BRUCE SPRINGSTEEN/ Il concerto di Padova: la notte di Born to Run (e del fantasma di Tom Joad)

Luca Franceschini

sabato 1 giugno 2013

Che sarebbe stata una serata particolare lo abbiamo capito già nel pomeriggio. Attorno alle 17.30, con l’Euganeo ancora in via di riempimento, ecco arrivare Bruce Springsteen in tenuta pre concerto, giacchetta di pelle e occhiali da sole. Saluta sorridente, imbraccia l’acustica e via con una insolita versione di “The promised land”. Il tempo di realizzare che cosa sta succedendo ed ecco che parte anche “Growin’ up”. Poi un semplice “See you later” e via di nuovo nel backstage, così come era apparso.
Improvvisate di questo genere non sono nuove nella carriera del rocker del New Jersey e in questo ultimo tour sembrano diventate più frequenti. Lo aveva fatto anche a Napoli, pochi giorni fa e sono regali che i fan più affezionati, giunti ore prima sul luogo del concerto, non dimenticano mai tanto facilmente. Tre ore dopo, poco prima delle 21, si inizia nuovamente. Bruce ricompare sul palco da solo, chitarra acustica e armonica e attacca una “Ghost of Tom Joad” tirata allo spasimo, una esecuzione tesa e commovente come mai mi era capitato di ascoltare. Non esagero se dico che valeva la pena esserci solo per questo unico brano.

Consegne:
1. Secondo l'articolo sul concerto di Padova, con quale brano Springsteen ha aperto il concerto serale?
2. Riporti fedelmente il passo dell'articolo sul concerto di Padova da "Improvvisate di questo" a "questo unico brano.".
Le voci riportate di seguito non hanno alcuna relazione con l'articolo.

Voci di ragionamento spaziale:

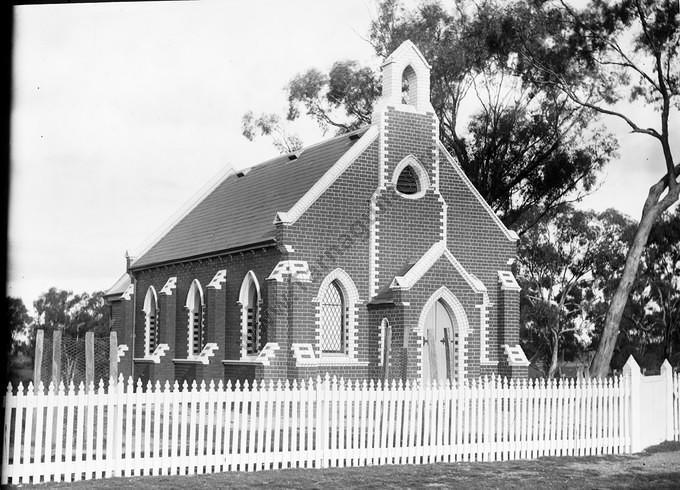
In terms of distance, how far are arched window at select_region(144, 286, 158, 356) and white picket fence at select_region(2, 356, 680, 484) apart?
2124cm

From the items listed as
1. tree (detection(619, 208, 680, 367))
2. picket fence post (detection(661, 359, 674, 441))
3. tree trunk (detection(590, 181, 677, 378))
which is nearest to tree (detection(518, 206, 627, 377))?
tree (detection(619, 208, 680, 367))

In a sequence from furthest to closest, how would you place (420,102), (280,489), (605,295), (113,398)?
(605,295)
(420,102)
(113,398)
(280,489)

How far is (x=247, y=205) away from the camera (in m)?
34.6

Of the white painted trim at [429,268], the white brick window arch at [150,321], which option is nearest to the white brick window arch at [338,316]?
the white painted trim at [429,268]

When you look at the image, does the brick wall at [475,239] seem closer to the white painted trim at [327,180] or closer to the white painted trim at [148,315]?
the white painted trim at [327,180]

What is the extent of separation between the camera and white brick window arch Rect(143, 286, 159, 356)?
131 feet

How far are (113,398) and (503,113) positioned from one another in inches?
1302

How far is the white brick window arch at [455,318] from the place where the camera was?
2817cm

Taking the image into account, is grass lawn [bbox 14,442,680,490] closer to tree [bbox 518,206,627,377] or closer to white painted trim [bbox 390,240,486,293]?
white painted trim [bbox 390,240,486,293]

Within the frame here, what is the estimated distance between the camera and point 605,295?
63469 millimetres

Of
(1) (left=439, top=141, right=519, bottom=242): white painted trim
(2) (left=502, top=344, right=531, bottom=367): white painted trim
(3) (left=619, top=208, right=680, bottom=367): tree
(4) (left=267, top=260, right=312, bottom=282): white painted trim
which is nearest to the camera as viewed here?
(4) (left=267, top=260, right=312, bottom=282): white painted trim

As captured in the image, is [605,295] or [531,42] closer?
[531,42]

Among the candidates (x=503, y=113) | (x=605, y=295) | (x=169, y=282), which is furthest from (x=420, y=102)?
(x=605, y=295)

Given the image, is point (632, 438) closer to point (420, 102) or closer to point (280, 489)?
point (280, 489)
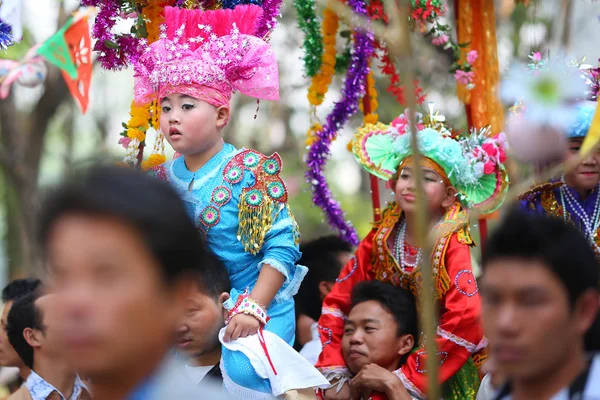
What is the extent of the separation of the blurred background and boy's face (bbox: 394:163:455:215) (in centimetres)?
49

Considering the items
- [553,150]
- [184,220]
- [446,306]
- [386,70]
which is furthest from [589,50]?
[184,220]

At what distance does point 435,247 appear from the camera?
4.23m

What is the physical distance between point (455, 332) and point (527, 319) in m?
2.05

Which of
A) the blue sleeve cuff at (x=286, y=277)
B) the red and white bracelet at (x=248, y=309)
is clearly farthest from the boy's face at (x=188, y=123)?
the red and white bracelet at (x=248, y=309)

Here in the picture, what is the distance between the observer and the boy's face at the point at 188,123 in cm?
394

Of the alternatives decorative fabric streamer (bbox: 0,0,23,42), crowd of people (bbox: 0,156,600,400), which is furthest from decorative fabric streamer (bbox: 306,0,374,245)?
decorative fabric streamer (bbox: 0,0,23,42)

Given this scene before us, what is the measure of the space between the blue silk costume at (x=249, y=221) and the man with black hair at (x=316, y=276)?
1451mm

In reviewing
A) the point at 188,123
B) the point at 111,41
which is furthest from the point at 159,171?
the point at 111,41

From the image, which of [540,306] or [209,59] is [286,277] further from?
[540,306]

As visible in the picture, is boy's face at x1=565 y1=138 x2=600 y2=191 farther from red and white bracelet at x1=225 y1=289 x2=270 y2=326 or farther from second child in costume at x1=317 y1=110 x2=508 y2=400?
red and white bracelet at x1=225 y1=289 x2=270 y2=326

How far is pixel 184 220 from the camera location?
179cm

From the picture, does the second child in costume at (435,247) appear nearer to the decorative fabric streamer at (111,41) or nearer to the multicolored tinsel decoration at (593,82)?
the multicolored tinsel decoration at (593,82)

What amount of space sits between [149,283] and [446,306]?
8.36 feet

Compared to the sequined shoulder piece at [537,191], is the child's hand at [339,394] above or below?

Soluzioni dell'esercizio:
1. Con “Ghost of Tom Joad”.

2.
Improvvisate di questo genere non sono nuove nella carriera del rocker del New Jersey e in questo ultimo tour sembrano diventate più frequenti. Lo aveva fatto anche a Napoli, pochi giorni fa e sono regali che i fan più affezionati, giunti ore prima sul luogo del concerto, non dimenticano mai tanto facilmente. Tre ore dopo, poco prima delle 21, si inizia nuovamente. Bruce ricompare sul palco da solo, chitarra acustica e armonica e attacca una “Ghost of Tom Joad” tirata allo spasimo, una esecuzione tesa e commovente come mai mi era capitato di ascoltare. Non esagero se dico che valeva la pena esserci solo per questo unico brano.